Le fantôme de papy Voise

A la veille de l’élection présidentielle de 2002, un simple fait-divers avait fait dérailler la campagne du PS. Aujourd’hui, à deux ans de l’échéance, la droite tente de recentrer les débats sur l’insécurité.

Vous souvenez-vous de « papy Voise » ? Je vous rafraîchis la mémoire. Le 18 avril 2002, Paul Voise, modeste retraité, est roué de coups chez lui, à Orléans, par deux hommes qui incendient sa maison. Il apparaît le lendemain au 20-heures de TF1, le visage tuméfié. A deux jours du premier tour de l’élection présidentielle, l’affaire émeut la France entière, et la droite redouble ses attaques contre le prétendu laxisme du Premier ministre, Lionel Jospin, qui brigue l’Elysée. Le train socialiste déraille : malgré de bons résultats dans la lutte contre le chômage, le candidat du PS échoue à se qualifier au second tour.

Retour aux sujets dits régaliens

A la recherche d’un remonte-pente, tous les ténors de la droite gardent en tête cet épisode. Pour vaincre en 2022, pensent-ils, il faudra « papyvoiser » le débat. Rivaliser sur les autres sujets est pour eux beaucoup plus compliqué : comme sous Jospin, le chômage baisse ; surtout, en matière économique et sociale, Emmanuel Macron laboure peu ou prou les mêmes terres qu’eux, sous le regard bienveillant du Medef : flexibilisation du marché du travail, allégement de la fiscalité des « premiers de cordée », compression du nombre de fonctionnaires…

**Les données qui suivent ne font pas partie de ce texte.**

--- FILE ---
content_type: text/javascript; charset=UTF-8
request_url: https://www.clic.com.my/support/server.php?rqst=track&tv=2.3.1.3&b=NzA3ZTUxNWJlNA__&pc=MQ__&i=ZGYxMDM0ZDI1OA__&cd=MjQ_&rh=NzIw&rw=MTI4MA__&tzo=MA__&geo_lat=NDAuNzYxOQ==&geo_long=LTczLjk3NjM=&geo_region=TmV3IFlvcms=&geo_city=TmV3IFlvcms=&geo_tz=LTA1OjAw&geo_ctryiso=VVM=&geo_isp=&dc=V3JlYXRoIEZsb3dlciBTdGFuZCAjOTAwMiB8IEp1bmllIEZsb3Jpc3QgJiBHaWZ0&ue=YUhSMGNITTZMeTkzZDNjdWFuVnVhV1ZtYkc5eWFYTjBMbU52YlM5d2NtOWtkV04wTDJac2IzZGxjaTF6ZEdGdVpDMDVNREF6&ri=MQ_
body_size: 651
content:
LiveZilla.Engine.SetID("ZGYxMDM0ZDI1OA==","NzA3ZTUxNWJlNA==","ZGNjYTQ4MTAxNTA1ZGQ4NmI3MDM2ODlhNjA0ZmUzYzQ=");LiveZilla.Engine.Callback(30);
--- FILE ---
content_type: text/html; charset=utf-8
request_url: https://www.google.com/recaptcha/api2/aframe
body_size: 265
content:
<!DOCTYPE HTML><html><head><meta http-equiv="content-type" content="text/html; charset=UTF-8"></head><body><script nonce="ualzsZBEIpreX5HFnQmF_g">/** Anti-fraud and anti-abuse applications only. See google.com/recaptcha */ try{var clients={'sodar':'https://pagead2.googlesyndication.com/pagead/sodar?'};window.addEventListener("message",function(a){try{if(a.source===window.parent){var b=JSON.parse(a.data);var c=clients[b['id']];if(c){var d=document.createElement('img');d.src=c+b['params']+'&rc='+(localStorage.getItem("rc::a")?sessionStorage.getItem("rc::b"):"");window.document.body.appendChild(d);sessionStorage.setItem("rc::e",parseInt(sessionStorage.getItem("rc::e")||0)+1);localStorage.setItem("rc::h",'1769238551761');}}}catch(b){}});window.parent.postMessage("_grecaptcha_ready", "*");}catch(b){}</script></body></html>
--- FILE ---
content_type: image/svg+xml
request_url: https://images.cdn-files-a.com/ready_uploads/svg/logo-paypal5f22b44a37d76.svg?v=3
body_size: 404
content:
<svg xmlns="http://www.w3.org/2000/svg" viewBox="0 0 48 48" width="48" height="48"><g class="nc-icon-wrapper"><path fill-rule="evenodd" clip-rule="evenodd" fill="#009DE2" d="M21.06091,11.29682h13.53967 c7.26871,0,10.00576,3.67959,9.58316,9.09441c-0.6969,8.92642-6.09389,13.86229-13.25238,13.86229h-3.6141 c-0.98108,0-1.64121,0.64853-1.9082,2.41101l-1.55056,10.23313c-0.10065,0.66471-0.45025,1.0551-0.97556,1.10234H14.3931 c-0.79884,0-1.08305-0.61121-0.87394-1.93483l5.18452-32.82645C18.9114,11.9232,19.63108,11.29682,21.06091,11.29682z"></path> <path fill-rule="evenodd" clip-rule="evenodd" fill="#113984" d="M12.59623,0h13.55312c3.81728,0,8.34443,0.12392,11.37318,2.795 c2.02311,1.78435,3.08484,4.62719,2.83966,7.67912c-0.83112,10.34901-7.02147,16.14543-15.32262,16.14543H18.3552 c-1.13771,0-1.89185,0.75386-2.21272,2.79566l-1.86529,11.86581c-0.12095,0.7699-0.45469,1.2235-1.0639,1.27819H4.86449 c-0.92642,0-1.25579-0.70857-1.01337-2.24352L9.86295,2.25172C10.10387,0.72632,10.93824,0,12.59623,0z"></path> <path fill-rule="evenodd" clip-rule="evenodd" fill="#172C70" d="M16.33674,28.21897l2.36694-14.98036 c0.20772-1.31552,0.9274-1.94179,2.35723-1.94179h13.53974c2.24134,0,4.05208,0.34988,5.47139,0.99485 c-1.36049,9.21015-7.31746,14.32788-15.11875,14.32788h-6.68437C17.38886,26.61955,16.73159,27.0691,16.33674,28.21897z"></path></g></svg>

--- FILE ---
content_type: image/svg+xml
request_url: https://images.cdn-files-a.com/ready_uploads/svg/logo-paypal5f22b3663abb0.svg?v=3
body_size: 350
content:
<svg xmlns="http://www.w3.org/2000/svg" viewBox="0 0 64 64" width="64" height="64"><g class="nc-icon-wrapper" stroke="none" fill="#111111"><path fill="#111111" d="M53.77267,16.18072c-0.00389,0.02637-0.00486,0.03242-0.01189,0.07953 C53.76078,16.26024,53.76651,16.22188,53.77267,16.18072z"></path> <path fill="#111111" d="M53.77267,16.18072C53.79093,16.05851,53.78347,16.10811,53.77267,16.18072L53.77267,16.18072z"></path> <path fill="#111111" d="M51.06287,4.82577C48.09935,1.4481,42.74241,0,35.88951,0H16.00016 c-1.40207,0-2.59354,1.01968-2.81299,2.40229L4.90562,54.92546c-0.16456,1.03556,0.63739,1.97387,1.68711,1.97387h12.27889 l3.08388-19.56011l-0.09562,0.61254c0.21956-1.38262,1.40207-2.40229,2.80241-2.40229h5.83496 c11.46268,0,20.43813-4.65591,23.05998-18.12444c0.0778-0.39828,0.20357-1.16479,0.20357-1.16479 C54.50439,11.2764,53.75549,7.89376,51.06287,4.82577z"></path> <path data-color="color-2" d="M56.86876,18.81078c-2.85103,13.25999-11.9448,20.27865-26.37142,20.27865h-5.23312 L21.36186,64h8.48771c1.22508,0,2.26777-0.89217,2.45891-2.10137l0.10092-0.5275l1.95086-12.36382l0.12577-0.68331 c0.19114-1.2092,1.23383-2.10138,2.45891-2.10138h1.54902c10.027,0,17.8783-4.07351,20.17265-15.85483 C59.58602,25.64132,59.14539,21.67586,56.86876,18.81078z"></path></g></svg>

Pour le déloger, restent donc les sujets dits régaliens. Xavier Bertrand, ex-LR, président des Hauts-de-France et probable candidat à l’élection de 2022, l’a bien compris. Suivez mon panache blanc, semblait-il dire dans l’interview musclée qu’il a donnée au « JDD ». Tentant de faire oublier la bonhomie de sa « tête d’électeur » (comme Herriot qualifiait celle d’Antoine Pinay), il n’a pas ménagé ses coups contre le « laxisme » prêté à Emmanuel Macron, suggérant même de faire sauter au plus vite ses ministres Castaner (Intérieur) et Belloubet (Justice). Et il n’est pas le seul à enfourcher ce cheval. De nouveau, toute la droite se lance dans une rhétorique sécuritaire qui ne lui a pourtant pas toujours réussi, l’axiome lepéniste selon lequel « on préfère toujours l’original à la copie » ayant rarement été démenti.

Les quartiers populaires en première ligne

La délinquance n’est pas le premier sujet de préoccupation des Français, loin de là. Elle arrive après l’environnement, le pouvoir d’achat, l’avenir du système social, le niveau de l’immigration, les inégalités sociales. Et l’écrasante majorité des citoyens déclarent se sentir parfaitement en sécurité dans leur vie quotidienne. Pour autant, la délinquance ne doit pas être un sujet tabou. Elle frappe particulièrement les citoyens des quartiers populaires. Enjeu des municipales dans plusieurs villes, elle affecte durement certaines d’entre elles, comme Paris, Nantes ou Grenoble. Et le fait que le nombre d’actes violents s’accroisse en 2019 (+8 %) alors même que le chômage décroît (-3,1 %) doit nous interroger sur l’évolution de notre société.

Mais pour faire refluer la délinquance, il est mensonger de faire croire qu’il suffira de lui opposer une poigne de fer policière. La fermeté, dans l’application de la loi, est nécessaire, pas suffisante. Le recul de l’insécurité passera par une bataille beaucoup plus complexe, alliant prévention (avec, notamment, une meilleure détection des violences intrafamiliales), programmes contre l’échec scolaire, nouvelle stratégie face aux stupéfiants, lutte contre la précarité, réorganisation territoriale de la police…

Autant de chantiers indispensables, qui mériteraient autre chose que des réponses pavloviennes et des rodomontades « décomplexées ». La gauche, fort silencieuse, serait bien placée pour ouvrir un tel débat, de façon posée. Sur le sujet comme sur tant d’autres, elle a devant elle un boulevard, qui jusque-là, hélas, reste bien désert.